El Llamado a la Vocación Religiosa

Tras colgar las botas, Mulryne inició un viaje espiritual que transformaría su vida por completo. Su fe católica, que había permanecido en un segundo plano durante sus años de futbolista, comenzó a ocupar un lugar central.

En 2009, ingresó en el Seminario de San Malachy en Belfast para estudiar filosofía. Su búsqueda lo llevó posteriormente a Roma, donde profundizó en la teología. Finalmente, en 2012, Mulryne ingresó como novicio en la Orden de los Dominicos en Dublín.
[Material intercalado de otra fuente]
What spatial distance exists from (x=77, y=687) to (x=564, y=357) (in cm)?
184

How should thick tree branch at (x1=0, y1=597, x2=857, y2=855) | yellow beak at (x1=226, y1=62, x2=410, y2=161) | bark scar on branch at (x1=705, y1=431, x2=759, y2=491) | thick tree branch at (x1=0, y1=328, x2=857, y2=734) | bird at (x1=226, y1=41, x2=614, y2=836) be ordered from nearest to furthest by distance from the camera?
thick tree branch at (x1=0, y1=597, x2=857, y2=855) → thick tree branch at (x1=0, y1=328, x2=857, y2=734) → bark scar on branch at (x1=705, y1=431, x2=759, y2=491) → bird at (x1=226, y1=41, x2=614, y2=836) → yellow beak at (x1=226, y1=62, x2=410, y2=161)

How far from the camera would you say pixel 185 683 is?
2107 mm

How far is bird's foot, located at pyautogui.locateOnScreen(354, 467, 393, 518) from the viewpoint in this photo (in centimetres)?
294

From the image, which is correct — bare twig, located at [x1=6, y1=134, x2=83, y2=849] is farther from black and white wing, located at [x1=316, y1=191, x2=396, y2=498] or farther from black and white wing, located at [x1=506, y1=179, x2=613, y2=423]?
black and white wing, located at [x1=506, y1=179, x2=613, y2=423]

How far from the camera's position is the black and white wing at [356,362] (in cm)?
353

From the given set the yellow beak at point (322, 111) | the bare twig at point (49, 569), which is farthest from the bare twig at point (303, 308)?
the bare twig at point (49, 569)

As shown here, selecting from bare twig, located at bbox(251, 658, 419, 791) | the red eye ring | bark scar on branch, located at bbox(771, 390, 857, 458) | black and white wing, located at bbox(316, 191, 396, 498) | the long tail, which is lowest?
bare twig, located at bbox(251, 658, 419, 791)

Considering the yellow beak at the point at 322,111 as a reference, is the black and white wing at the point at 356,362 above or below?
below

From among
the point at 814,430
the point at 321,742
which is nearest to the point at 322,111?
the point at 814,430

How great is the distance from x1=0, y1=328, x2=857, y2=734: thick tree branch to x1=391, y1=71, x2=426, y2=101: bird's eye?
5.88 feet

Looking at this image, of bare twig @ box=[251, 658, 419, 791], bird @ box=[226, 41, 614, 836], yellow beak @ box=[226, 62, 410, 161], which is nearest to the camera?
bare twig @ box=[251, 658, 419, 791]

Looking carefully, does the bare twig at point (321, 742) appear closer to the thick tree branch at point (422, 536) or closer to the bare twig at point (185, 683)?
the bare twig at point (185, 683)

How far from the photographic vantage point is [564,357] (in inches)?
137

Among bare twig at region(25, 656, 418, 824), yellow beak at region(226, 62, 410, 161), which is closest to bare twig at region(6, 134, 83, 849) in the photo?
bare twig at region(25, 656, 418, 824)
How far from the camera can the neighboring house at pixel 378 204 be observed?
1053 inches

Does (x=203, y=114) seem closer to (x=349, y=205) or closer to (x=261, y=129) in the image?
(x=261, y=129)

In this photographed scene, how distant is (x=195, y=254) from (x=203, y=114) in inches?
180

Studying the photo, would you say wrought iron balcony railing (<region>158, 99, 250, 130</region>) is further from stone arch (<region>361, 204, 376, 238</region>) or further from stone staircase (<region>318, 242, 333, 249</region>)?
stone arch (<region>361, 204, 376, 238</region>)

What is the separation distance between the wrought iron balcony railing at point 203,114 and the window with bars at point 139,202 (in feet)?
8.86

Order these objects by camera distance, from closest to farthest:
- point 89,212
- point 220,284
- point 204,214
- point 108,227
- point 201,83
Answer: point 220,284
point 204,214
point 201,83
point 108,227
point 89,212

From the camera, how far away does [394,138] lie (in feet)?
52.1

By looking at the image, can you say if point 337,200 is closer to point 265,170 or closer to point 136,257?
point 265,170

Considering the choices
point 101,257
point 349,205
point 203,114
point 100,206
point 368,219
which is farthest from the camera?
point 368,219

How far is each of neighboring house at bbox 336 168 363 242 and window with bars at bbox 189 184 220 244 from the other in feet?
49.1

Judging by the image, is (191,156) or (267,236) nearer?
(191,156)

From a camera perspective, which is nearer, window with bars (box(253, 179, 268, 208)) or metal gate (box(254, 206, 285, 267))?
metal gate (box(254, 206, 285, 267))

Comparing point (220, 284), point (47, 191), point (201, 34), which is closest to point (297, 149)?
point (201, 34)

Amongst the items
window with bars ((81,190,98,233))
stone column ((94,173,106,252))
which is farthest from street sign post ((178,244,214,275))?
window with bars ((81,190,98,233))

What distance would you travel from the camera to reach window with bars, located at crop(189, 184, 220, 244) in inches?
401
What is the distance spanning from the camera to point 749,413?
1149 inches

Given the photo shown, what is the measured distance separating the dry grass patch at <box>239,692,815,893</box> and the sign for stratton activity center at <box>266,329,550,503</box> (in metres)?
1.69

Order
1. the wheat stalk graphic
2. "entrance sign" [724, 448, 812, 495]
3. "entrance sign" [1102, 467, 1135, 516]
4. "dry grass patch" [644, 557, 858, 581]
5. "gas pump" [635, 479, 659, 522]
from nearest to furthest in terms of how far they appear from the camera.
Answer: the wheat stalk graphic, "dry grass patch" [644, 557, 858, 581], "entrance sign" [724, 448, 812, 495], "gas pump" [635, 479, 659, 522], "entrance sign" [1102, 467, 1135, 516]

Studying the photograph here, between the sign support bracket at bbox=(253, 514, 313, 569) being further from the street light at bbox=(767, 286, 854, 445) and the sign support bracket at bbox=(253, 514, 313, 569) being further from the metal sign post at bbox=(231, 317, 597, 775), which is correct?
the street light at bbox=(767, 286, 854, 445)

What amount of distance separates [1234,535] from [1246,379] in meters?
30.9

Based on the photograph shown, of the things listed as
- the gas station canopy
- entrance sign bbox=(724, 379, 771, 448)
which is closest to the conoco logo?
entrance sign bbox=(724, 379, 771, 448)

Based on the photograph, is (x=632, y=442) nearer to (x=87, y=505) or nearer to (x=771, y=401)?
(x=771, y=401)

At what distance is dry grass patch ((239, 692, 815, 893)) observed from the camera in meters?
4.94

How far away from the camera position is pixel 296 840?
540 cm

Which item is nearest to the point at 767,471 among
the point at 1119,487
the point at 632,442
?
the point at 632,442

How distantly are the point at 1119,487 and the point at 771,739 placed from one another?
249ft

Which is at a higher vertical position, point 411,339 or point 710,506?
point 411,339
Este paso marcó su compromiso con los votos de pobreza, castidad y obediencia.

El punto culminante de esta notable transición ocurrió el 8 de julio de 2017, cuando Philip Mulryne fue ordenado sacerdote en el Priorato de San Salvador de Dublín.

El Padre Philip Mulryne Hoy

Actualmente, el Padre Philip Mulryne O.P. (Ordo Praedicatorum) sirve a su comunidad en la iglesia del Priorato de Santa María en Pope’s Quay, Cork. Su rol actual es el de Maestro de Novicios, una posición de guía espiritual en la que acompaña a otros hombres que, como él, han sentido el llamado a la vida religiosa dominicana.

Aunque su vida ha cambiado radicalmente, pasando del césped de Old Trafford a la paz del altar, el Padre Philip mantiene un interés amistoso en el deporte que definió su juventud, demostrando que las pasiones pasadas pueden coexistir con una vocación presente de servicio y fe. Su historia sigue siendo una fuente de fascinación e inspiración, ilustrando que la vida puede deparar caminos inesperados y profundos.